■ GOAL OF THE EXERCISE
Of the records that follow, copy only the lines from the line containing "Tanzania, site M07, 2015-06-12" to the line containing "category: wildebeest", both included, exactly as written.

· · · · · · ·

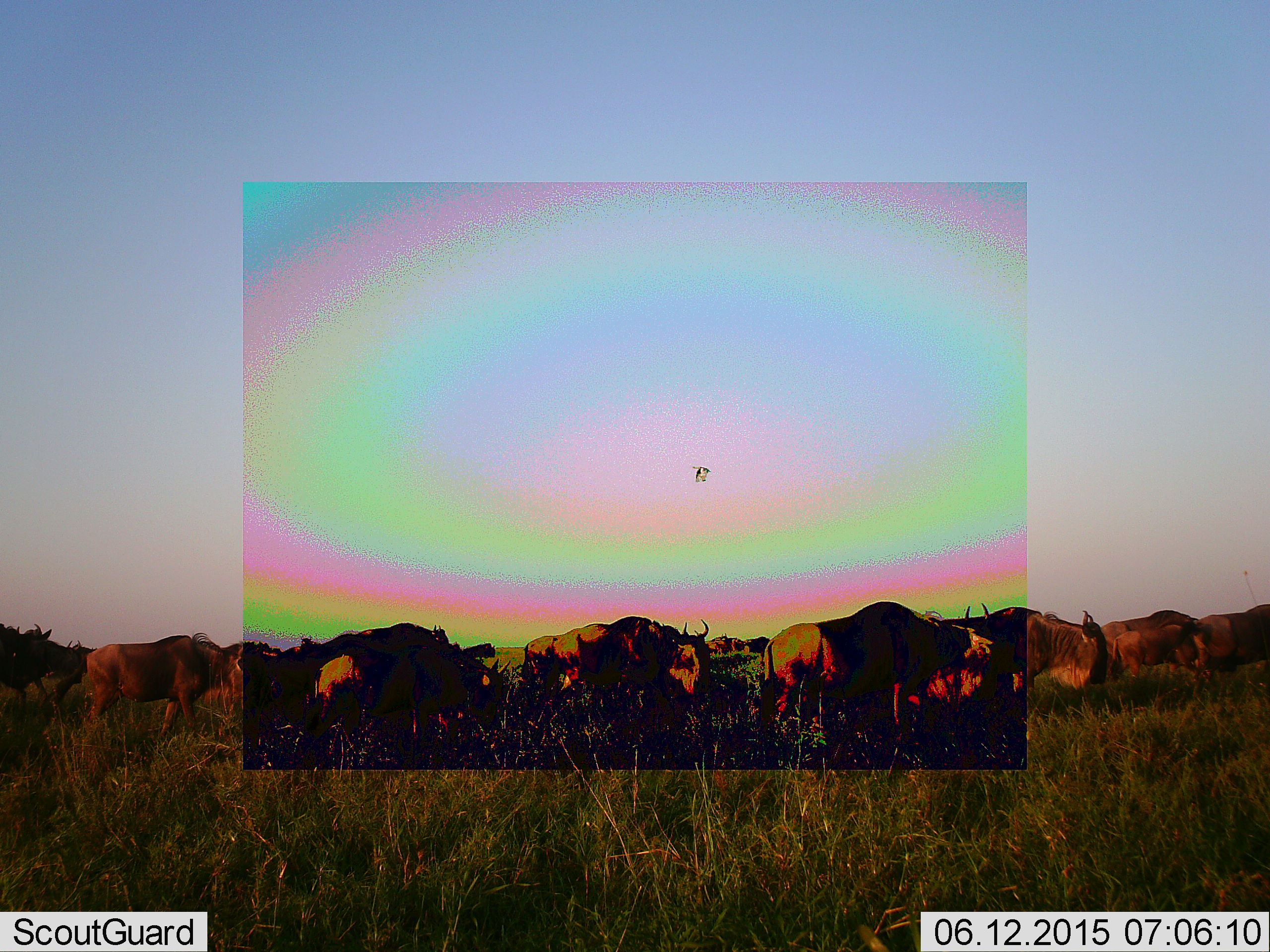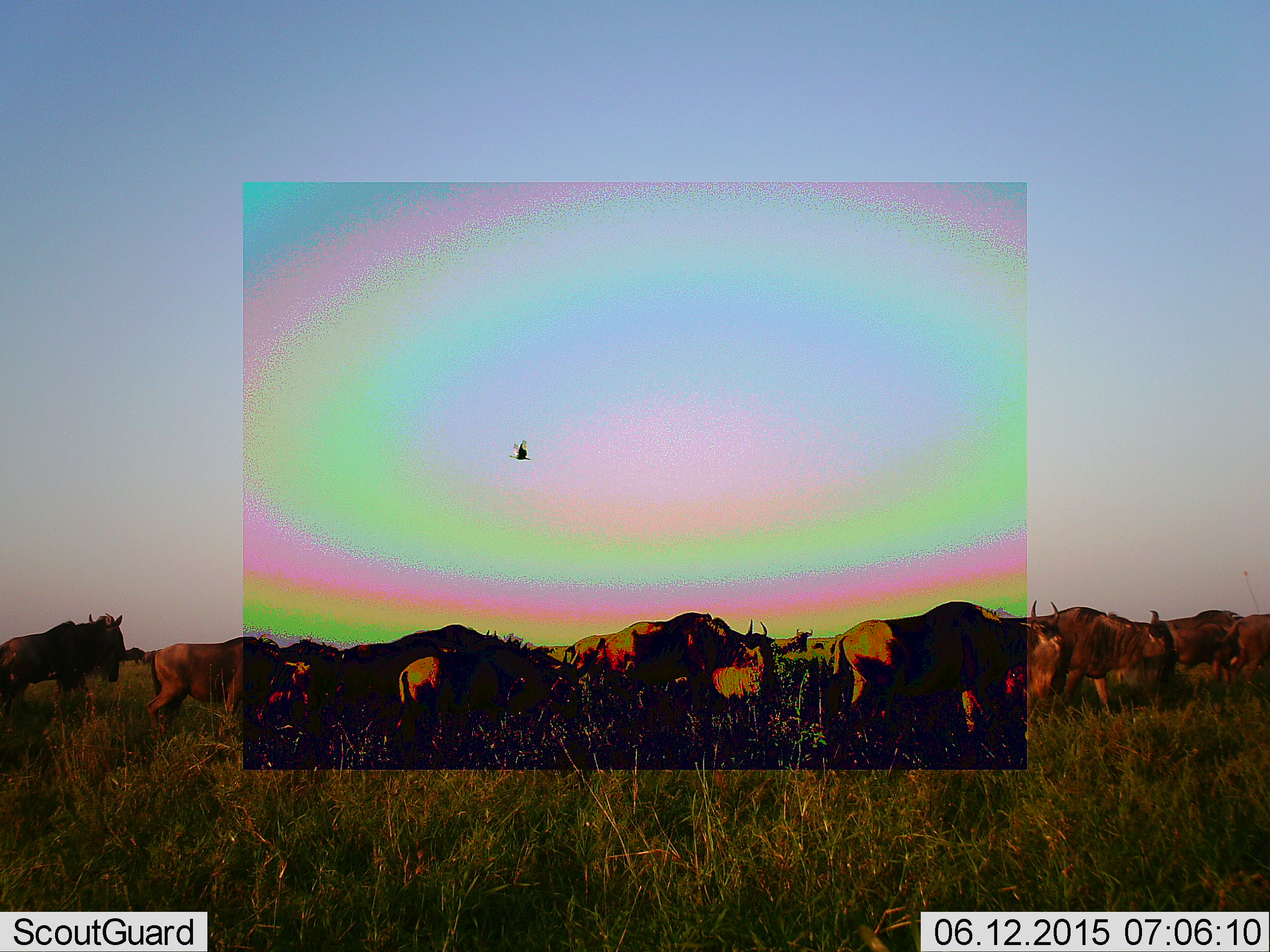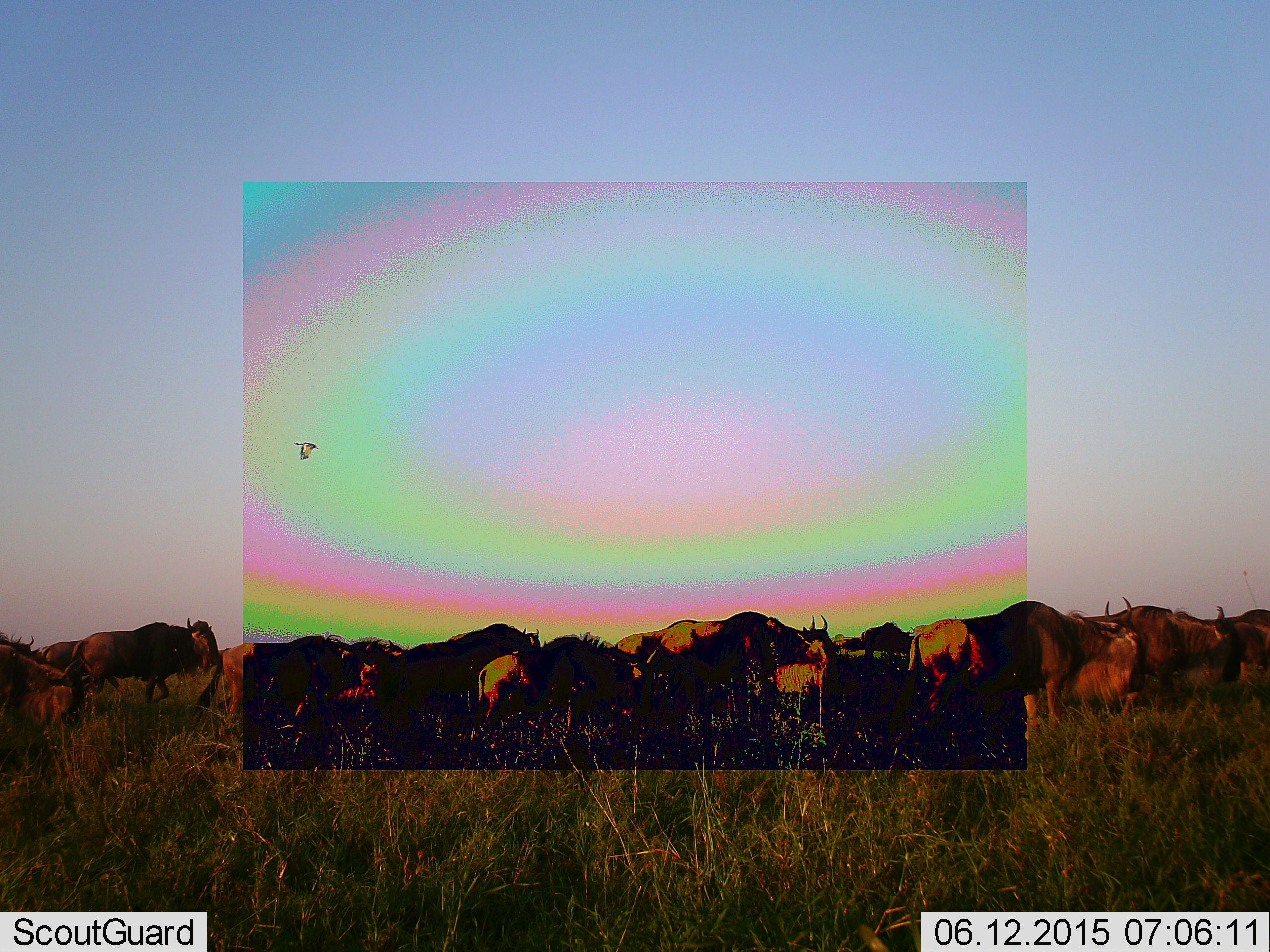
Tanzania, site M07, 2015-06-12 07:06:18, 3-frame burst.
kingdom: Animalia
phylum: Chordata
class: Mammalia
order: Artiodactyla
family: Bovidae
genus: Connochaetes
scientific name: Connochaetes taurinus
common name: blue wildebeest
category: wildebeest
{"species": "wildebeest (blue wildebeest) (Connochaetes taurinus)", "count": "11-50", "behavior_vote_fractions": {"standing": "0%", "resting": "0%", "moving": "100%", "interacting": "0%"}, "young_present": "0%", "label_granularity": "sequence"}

· · · · · · ·

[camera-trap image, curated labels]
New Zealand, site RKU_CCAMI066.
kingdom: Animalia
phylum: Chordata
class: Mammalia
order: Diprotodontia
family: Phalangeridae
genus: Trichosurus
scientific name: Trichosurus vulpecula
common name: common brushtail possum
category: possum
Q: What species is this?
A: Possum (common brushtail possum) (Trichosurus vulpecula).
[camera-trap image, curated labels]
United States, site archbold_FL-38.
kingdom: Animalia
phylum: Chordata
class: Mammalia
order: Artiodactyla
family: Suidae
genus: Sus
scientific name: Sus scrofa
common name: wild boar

· · · · · · ·

■ RESULT FOR THIS TASK
Tanzania, site M07, 2015-06-12 07:06:18, 3-frame burst.
kingdom: Animalia
phylum: Chordata
class: Mammalia
order: Artiodactyla
family: Bovidae
genus: Connochaetes
scientific name: Connochaetes taurinus
common name: blue wildebeest
category: wildebeest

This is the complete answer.